*Lesetext*:
▼▼▼

"Traumburgen-Bauer - Wiesbadener mischt bei amerikanischen TV-Serien mit"
Von Sylvia Meilin Weber
Der Wiesbadener Matte Painter Sven Sauer erschafft am Computer täuschend echte Film-Bilder. So gut, dass er dafür sogar einen Oscar bekam.
Locken, ein strahlendes Lachen und Hände, die immer in Bewegung sind: Sven Sauer, 34, aus Wiesbaden ist ein Enthusiast. Das spürt man sofort, wenn man ihm gegenüber sitzt. Er hat das erreicht, was fast jeder will, der im Filmgeschäft arbeitet: einen Oscar. 2012 holte die Frankfurter Visual Effect-Firma Pixomondo für den Film "Hugo" die Trophäe für die besten Spezialeffekte. Sven Sauer war Teil des ausgezeichneten Teams.
Sein Talent: Er erschafft fantastische Traumwelten am Computer. Mit einem digitalen Pinsel malt er täuschend echte Kulissen für Filme wie "Melancholia" von Lars von Trier, TV-Serien wie "Game of Thrones" oder Computerspiele wie "Perry Rhodan". Matte Paintings nennt man solche Gemälde. Die Burg Drachenstein in "Game of Thrones" besteht am Filmset zum Beispiel nur aus einem Tor. Die gesamten Gemäuer drum herum werden von Sven Sauer und seinen Kollegen in der Postproduktion gezeichnet – und sehen im Fernsehen dann ganz real aus.

▲▲▲

*Datensätze*:

▼▼▼

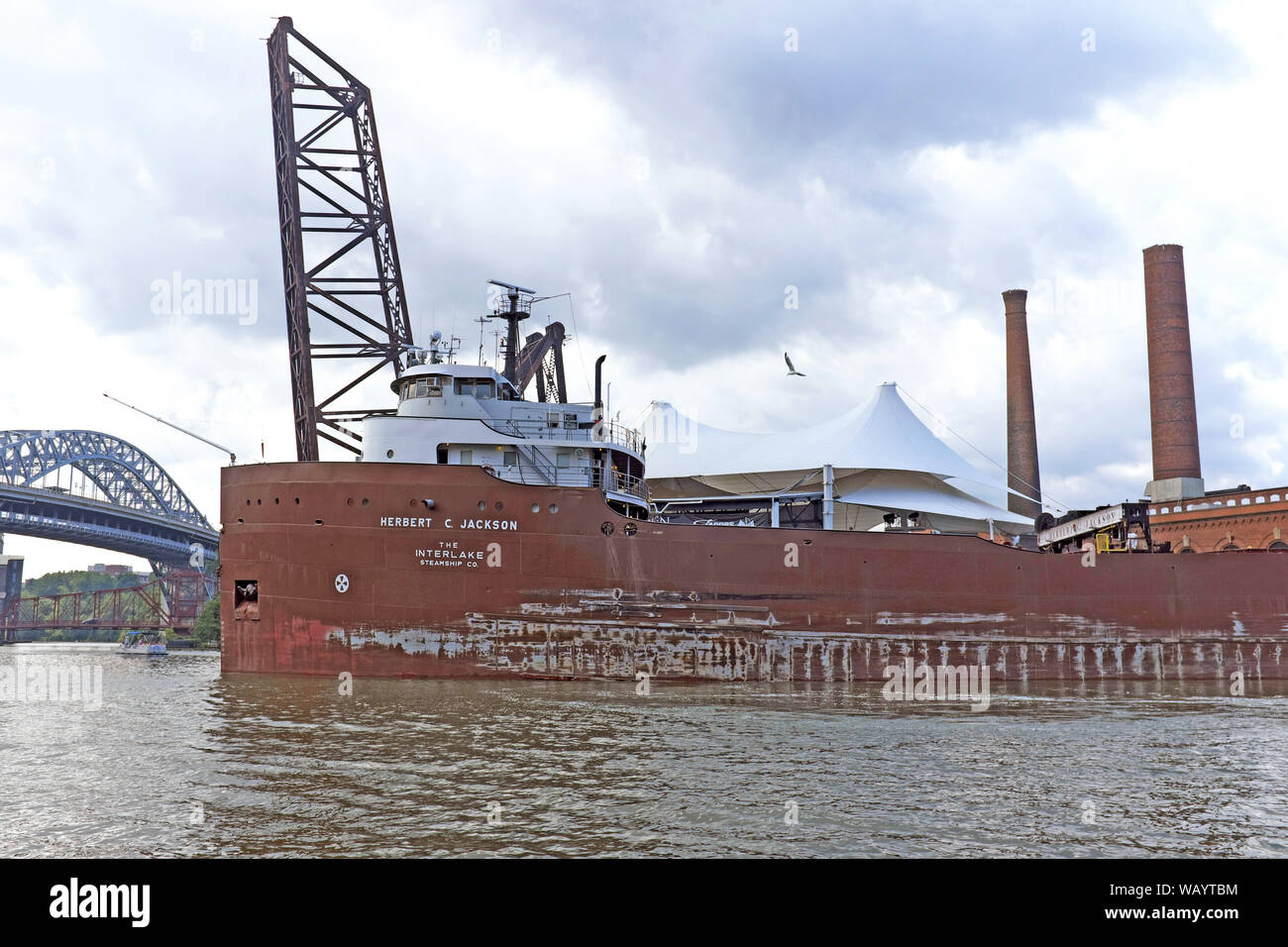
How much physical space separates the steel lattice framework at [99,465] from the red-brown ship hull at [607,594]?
281 feet

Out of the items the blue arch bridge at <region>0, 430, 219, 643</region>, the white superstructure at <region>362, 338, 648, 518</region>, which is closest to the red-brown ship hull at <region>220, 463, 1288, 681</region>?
the white superstructure at <region>362, 338, 648, 518</region>

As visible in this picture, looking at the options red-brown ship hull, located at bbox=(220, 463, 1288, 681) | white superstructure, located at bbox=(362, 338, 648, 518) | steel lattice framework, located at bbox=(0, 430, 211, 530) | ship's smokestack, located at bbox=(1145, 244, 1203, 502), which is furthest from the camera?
steel lattice framework, located at bbox=(0, 430, 211, 530)

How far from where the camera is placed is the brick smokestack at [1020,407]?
145 ft

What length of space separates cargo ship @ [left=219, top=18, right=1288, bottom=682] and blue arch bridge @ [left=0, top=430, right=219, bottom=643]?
205ft

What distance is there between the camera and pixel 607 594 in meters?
18.1

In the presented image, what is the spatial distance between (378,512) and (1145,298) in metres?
32.0

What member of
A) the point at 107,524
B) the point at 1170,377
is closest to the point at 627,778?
the point at 1170,377

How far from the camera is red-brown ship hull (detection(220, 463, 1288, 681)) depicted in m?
17.3

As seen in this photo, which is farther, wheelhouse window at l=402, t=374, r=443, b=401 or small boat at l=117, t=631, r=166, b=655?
small boat at l=117, t=631, r=166, b=655

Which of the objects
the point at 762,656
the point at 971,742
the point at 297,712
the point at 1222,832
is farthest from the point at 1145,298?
the point at 297,712

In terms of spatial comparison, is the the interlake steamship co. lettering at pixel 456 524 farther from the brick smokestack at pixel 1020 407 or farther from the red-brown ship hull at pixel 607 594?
the brick smokestack at pixel 1020 407

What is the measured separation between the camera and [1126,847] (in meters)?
7.04

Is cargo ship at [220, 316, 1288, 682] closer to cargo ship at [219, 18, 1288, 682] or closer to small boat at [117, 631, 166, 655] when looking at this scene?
cargo ship at [219, 18, 1288, 682]

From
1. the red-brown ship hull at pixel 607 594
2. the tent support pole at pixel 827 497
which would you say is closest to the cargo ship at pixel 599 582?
the red-brown ship hull at pixel 607 594
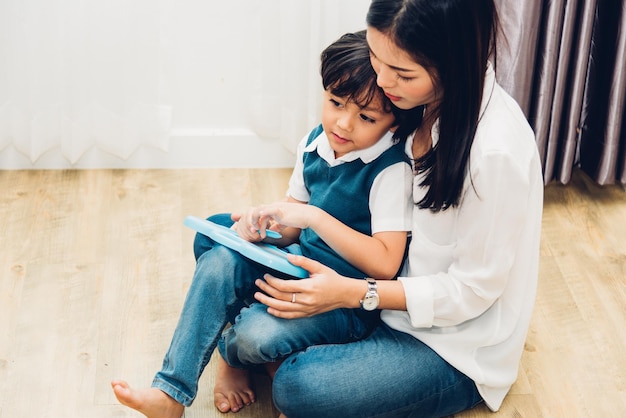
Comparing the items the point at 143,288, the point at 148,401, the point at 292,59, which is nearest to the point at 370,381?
the point at 148,401

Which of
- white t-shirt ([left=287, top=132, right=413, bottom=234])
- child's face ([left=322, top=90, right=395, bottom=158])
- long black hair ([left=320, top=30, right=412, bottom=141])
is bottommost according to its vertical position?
white t-shirt ([left=287, top=132, right=413, bottom=234])

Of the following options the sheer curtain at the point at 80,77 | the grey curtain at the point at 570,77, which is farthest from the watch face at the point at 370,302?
the sheer curtain at the point at 80,77

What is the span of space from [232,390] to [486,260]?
0.58m

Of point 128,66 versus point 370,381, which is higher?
point 128,66

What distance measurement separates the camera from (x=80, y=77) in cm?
234

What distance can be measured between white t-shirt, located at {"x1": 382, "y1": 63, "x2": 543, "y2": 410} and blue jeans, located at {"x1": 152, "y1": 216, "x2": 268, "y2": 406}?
0.30m

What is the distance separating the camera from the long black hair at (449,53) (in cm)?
135

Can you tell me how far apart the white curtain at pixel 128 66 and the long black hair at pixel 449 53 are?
2.90 ft

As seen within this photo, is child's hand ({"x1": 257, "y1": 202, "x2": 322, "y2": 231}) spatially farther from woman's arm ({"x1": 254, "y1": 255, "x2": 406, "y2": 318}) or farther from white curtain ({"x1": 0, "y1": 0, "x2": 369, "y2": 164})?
white curtain ({"x1": 0, "y1": 0, "x2": 369, "y2": 164})

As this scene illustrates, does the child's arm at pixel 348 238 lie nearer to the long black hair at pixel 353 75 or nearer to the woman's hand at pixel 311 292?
the woman's hand at pixel 311 292

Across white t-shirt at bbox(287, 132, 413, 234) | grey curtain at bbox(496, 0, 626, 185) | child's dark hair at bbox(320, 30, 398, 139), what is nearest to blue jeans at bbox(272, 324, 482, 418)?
white t-shirt at bbox(287, 132, 413, 234)

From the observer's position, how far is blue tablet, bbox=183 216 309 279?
1.60m

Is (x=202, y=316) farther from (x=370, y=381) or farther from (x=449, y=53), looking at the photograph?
(x=449, y=53)

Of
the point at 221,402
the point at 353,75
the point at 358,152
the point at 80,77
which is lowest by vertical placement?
the point at 221,402
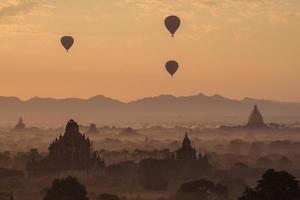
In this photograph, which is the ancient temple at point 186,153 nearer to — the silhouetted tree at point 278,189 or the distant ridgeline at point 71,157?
the distant ridgeline at point 71,157

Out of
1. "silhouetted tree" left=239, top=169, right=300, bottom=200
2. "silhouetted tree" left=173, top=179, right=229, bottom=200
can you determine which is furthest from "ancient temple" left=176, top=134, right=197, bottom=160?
"silhouetted tree" left=239, top=169, right=300, bottom=200

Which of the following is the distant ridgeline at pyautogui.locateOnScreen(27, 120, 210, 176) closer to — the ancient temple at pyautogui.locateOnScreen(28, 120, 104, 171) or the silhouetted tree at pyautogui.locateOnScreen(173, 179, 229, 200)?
the ancient temple at pyautogui.locateOnScreen(28, 120, 104, 171)

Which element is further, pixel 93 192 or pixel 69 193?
pixel 93 192

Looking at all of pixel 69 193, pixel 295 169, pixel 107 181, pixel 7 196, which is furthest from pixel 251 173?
pixel 69 193

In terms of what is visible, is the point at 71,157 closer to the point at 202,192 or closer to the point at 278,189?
the point at 202,192

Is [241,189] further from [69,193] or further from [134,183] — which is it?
[69,193]

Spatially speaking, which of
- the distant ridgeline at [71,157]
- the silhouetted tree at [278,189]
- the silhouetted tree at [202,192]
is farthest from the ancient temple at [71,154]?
the silhouetted tree at [278,189]
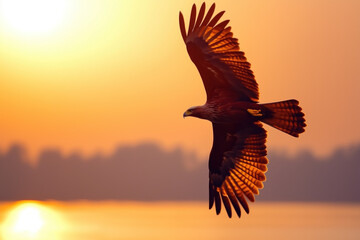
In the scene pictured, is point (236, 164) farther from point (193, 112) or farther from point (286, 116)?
point (286, 116)

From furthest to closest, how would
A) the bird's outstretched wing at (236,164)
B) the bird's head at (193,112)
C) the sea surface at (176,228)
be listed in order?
the sea surface at (176,228)
the bird's outstretched wing at (236,164)
the bird's head at (193,112)

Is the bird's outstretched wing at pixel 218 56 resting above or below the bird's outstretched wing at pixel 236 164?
above

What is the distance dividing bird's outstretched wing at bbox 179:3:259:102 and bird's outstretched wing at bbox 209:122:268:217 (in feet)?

▲▲▲

*Aufgaben*:
1: Welche Titel von Filmen, Fernsehserien und Computerspielen nennt der Lesetext über Sven Sauer? Zähle alle auf.
2: Kannst du den Lesetext über den Matte Painter Sven Sauer weiterführen, beginnend nach seinem letzten Satz?

*Antworten*:
1:
- "Hugo"
- "Melancholia"
- "Game of Thrones"
- "Perry Rhodan"

2:
Im Prinzip unterscheidet sich das Zeichnen von Matte Paintings kaum vom Zeichnen auf Papier. "Früher benutzte man Pinsel, heute einen Computer-Stift. Geändert hat sich nur das Werkzeug", erzählt Sven Sauer. Die ersten Matte Paintings wurden Ende des 19. Jahrhunderts erfunden. Adelige verlangten nach Fotografien von ihren Häusern – aber bitte ohne die störenden Telegrafenmasten. Also stellten die Fotografen eine Glasplatte zwischen die Kamera und das Haus und übermalten auf der Platte die Masten mit Bäumen. Beim Film wurden Matte Paintings bis vor wenigen Jahren auch auf Glasplatten gezeichnet.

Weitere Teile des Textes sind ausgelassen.